Back to the sweater, I break the safety pin further open. It’s not a needle and thread, but it should work as a hook to fish the yarn. I’d say I’m handy. Crafty. I should be able to fix this.

Beckett opens a few drawers.

It distracts me, honestly. I bite back frustration, and after accidently unspooling a yarn that’d been perfectly fine and I form a bigger hole, I set the safety pin down and wonder where I went wrong.

I sense Beckett nearing, and I cast a glance towards him.

He’s found a sewing kit, and without a word, he extends his hand towards the sweater. I know he can sew. And it’s not that I have a vindictive instinct yelling at me to deny his silent offer.

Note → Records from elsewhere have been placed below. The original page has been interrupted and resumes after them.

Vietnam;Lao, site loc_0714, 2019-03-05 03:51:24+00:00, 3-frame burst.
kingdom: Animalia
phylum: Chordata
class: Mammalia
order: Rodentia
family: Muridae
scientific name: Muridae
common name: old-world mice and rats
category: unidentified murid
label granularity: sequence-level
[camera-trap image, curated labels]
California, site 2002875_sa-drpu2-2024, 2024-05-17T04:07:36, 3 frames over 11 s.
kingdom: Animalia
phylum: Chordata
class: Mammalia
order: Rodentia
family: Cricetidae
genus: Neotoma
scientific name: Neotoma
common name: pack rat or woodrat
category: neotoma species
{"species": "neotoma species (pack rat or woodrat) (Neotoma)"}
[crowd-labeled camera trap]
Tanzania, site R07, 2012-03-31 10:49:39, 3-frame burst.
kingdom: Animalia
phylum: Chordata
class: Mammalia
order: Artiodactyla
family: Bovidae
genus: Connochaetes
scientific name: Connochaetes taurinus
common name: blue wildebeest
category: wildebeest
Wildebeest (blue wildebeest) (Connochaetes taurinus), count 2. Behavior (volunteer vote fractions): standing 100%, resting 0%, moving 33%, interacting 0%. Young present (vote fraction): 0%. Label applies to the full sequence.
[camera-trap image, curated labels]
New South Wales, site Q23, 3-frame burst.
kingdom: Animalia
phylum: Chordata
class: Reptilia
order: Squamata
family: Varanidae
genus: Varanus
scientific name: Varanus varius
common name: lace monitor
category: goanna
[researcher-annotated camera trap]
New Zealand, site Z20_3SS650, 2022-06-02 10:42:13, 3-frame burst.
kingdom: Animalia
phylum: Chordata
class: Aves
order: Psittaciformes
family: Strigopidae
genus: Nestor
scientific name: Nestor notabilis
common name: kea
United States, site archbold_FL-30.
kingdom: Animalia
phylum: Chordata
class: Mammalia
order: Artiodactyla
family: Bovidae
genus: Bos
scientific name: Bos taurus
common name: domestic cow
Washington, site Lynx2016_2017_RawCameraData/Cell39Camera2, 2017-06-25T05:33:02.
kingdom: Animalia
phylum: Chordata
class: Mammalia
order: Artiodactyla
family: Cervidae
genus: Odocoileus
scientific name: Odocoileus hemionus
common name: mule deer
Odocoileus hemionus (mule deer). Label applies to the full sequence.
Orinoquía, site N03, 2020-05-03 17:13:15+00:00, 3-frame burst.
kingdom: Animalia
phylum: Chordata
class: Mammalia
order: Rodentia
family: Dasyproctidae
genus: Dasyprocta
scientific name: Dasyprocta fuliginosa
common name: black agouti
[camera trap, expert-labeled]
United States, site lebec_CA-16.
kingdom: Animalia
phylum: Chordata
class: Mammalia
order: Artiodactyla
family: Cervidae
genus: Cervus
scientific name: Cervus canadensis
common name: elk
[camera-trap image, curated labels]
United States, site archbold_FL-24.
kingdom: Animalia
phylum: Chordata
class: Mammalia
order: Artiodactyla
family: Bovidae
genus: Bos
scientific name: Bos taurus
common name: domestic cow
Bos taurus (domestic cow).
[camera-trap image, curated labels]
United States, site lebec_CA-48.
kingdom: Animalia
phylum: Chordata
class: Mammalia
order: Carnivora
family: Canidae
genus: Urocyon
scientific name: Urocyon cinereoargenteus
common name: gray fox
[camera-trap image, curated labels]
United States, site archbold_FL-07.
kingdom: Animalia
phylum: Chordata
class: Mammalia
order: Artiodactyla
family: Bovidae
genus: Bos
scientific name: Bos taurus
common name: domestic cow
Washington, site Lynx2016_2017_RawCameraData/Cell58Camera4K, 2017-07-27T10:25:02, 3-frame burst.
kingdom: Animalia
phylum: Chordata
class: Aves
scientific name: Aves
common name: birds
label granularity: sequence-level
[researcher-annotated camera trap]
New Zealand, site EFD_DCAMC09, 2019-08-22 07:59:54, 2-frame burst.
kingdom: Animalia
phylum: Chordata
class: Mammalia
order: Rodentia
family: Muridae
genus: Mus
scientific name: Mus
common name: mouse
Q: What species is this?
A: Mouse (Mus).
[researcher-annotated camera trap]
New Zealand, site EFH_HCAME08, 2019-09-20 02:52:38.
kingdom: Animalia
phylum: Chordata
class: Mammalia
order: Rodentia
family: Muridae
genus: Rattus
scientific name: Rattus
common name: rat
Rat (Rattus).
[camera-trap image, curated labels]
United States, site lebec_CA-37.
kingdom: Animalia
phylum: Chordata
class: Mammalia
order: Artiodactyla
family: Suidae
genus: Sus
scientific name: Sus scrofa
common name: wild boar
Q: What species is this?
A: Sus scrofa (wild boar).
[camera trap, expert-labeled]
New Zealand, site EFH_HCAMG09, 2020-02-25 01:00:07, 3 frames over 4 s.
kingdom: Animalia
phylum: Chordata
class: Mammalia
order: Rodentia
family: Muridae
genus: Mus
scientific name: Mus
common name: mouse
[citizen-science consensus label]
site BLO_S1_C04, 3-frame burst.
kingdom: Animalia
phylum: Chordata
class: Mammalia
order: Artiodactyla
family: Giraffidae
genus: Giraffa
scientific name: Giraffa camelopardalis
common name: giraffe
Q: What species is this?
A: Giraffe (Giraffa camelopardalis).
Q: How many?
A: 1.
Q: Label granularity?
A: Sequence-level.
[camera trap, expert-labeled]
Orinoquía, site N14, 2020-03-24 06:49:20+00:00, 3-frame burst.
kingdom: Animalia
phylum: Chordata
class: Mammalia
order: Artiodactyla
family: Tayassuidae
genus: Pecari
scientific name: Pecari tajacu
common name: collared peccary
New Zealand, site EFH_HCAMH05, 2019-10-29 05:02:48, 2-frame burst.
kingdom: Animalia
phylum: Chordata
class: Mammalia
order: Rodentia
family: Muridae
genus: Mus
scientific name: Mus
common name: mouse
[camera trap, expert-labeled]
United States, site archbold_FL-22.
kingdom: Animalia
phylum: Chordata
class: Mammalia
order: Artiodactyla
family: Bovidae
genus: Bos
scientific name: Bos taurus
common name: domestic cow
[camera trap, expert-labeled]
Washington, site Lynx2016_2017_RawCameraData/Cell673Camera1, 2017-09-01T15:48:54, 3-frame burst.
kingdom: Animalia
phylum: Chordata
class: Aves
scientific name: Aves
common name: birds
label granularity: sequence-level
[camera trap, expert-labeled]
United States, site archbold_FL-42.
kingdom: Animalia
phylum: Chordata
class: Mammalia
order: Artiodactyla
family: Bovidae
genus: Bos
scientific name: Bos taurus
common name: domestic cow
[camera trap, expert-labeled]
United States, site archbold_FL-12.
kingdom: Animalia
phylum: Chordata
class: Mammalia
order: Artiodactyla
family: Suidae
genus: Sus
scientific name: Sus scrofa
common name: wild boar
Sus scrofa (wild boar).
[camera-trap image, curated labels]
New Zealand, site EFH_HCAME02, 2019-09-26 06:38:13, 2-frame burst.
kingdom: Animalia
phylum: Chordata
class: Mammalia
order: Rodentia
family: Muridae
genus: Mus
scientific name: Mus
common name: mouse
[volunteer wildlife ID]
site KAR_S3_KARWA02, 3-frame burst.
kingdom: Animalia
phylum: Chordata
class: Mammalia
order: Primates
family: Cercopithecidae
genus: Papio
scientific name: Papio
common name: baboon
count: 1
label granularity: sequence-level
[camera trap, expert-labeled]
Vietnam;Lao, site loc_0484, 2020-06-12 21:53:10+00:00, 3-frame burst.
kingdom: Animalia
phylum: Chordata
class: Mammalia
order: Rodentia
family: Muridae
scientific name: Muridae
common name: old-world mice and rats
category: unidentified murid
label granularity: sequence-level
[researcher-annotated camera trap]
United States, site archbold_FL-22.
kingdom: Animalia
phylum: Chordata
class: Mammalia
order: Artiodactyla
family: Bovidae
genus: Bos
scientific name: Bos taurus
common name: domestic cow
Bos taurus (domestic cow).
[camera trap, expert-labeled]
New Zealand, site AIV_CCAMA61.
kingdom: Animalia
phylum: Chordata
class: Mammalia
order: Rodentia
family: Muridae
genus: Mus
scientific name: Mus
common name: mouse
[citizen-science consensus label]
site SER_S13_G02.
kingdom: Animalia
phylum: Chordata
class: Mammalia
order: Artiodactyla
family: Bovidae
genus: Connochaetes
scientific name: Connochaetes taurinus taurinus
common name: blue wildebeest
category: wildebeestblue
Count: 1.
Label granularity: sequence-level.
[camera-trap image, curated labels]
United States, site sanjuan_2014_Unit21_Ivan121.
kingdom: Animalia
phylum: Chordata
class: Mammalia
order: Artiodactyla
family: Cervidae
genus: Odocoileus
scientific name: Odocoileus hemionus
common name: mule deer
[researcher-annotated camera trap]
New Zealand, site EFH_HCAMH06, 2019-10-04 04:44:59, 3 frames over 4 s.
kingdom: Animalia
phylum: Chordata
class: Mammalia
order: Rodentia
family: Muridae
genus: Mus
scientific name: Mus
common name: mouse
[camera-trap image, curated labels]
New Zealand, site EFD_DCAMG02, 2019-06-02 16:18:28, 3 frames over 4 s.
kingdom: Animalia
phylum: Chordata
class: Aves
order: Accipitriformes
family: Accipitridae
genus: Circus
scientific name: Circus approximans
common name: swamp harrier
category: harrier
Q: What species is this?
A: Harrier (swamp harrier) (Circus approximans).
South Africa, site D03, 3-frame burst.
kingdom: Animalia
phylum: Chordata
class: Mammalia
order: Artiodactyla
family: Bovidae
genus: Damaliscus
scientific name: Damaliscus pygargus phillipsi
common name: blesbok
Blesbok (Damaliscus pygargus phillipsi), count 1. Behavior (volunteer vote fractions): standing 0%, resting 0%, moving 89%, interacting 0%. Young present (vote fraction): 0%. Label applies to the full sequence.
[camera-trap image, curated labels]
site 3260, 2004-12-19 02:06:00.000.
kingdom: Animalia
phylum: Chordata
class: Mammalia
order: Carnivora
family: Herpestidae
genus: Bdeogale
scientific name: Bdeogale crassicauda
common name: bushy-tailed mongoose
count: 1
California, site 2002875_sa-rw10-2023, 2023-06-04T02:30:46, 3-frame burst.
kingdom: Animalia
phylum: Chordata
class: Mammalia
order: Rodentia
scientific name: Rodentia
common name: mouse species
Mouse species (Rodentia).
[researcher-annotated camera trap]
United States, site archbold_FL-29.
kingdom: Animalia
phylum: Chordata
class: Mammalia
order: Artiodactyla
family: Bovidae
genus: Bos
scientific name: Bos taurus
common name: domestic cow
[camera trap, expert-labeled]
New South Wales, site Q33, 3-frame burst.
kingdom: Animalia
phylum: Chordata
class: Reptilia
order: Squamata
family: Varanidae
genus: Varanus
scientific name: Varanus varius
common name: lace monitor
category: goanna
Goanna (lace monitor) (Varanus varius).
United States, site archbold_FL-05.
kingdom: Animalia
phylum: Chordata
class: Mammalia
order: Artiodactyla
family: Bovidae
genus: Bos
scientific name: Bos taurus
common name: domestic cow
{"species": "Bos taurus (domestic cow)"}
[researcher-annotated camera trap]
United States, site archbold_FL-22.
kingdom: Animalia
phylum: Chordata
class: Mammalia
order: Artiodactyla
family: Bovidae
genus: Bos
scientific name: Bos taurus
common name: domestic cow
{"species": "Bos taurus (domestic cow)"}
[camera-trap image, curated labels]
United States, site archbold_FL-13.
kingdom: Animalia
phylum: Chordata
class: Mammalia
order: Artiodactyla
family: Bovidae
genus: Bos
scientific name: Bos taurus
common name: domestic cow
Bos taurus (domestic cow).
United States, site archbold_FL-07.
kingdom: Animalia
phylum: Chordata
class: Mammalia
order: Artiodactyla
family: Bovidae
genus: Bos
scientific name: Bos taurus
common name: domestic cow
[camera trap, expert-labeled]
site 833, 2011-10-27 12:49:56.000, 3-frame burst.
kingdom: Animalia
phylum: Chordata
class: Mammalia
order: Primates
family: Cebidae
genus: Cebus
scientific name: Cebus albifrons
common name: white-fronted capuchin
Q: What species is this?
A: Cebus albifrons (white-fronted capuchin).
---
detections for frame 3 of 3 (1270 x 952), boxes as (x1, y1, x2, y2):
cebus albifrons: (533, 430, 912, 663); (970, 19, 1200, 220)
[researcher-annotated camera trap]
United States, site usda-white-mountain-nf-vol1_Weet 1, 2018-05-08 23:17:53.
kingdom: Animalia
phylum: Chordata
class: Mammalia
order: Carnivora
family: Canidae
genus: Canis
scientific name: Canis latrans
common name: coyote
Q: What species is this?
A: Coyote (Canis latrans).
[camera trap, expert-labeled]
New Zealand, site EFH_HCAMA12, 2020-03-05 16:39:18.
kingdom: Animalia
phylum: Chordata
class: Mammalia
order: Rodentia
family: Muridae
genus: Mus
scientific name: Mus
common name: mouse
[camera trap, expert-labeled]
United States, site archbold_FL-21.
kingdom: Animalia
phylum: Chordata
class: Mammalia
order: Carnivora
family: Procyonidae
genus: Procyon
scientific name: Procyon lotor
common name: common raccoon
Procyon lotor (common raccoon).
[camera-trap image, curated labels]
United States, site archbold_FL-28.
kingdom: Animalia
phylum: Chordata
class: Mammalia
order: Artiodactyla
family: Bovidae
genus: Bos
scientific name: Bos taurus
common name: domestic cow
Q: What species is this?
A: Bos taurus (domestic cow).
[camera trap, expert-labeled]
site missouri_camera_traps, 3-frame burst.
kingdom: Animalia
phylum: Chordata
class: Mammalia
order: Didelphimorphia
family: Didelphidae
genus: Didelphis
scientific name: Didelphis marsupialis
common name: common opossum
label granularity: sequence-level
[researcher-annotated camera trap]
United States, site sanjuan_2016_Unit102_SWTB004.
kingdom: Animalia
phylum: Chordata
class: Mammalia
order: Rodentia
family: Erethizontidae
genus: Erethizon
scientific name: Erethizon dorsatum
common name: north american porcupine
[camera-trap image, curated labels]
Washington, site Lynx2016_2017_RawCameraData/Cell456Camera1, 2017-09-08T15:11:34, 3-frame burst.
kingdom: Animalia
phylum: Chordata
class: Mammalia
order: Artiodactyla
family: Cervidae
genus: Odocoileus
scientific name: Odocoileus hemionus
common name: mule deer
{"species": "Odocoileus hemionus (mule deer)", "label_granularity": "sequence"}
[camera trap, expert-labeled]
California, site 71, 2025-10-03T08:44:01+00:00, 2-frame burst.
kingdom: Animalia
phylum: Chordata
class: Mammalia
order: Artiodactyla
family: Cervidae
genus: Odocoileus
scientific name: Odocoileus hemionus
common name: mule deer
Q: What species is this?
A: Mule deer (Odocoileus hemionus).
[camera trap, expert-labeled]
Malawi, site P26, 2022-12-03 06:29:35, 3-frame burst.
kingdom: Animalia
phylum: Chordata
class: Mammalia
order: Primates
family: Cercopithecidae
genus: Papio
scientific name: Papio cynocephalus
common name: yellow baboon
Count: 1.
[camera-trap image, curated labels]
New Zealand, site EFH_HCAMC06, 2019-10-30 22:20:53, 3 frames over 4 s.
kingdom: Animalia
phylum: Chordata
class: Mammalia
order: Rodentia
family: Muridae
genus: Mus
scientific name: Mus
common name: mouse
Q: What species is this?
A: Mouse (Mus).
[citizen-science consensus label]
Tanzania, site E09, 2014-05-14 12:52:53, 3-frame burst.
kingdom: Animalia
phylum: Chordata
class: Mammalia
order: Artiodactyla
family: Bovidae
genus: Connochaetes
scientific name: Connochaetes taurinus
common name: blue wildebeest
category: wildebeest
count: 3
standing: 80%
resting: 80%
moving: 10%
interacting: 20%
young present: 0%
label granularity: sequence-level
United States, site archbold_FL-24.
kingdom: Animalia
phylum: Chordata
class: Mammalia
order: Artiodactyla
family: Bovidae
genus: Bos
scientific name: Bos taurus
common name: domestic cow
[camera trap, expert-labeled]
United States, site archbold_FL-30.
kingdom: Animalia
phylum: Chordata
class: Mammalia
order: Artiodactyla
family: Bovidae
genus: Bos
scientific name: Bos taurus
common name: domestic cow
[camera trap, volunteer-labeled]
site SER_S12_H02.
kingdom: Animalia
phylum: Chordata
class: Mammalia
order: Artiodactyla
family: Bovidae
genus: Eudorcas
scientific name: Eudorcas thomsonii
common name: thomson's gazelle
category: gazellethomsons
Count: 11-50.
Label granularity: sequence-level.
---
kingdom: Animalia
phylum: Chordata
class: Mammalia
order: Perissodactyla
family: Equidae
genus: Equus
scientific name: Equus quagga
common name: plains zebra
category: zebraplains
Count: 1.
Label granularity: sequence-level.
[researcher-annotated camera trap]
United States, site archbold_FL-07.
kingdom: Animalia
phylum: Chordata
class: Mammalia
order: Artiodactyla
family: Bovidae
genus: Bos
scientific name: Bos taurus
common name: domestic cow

It’s that it hurts to accept it.

Just as silently, I take a few steps back, letting him have the sweater and the light. Beckett stands where I’d been, and without a word, he flips the sweater inside-out and threads a needle.

I take off my reading glasses. Pocketing them. And while he stitches the hole shut, we say nothing.

Not one thing.

I lean my shoulder blades against the fridge, a rock in the pit of my throat, and I can’t even watch him do me a favor. Should I have said no?

Should I have rejected the offer? ‘Cause this is more painful than I thought it’d be.

The flame never goes out. Beckett is either barely breathing or he’s so graceful, he moves without stirring the wind.

He bites off the thread, does something fancy with his fingers (can’t really see; still trying not to look) and then turns the orange and green alien sweater outside-in.

Once he’s done, he hands it to me.

The thanks, man is lost. It’s buried behind, You happy without me? You wish you talked to me before you got me transferred? Why couldn’t I stop you from using?

Why did I never try?

I take the sweater. I can’t speak.

A fist is now in my throat.

His eyes are full of tormented things, and he cuts his gaze to the rattling window. And quietly, so very quietly, he whispers, “Goodnight, Donnelly.”

And he leaves. He leaves with his glass of water and without another sound.

I’d think I hallucinated the exchange, but I have the patched sweater to prove I didn’t. As I return to the candle, to blow it out, more footsteps patter along the creaky floorboards.

I wait to extinguish the light.

My face contorts seeing him.

Frustration and anger simmer inside me as O’Malley, of all people, crests the threshold of the kitchen. Am I in A Christmas Carol or what? The Ghost of Christmas Past just left, and now I’m facing Christmas Present? If that makes me Scrooge, then fuck that.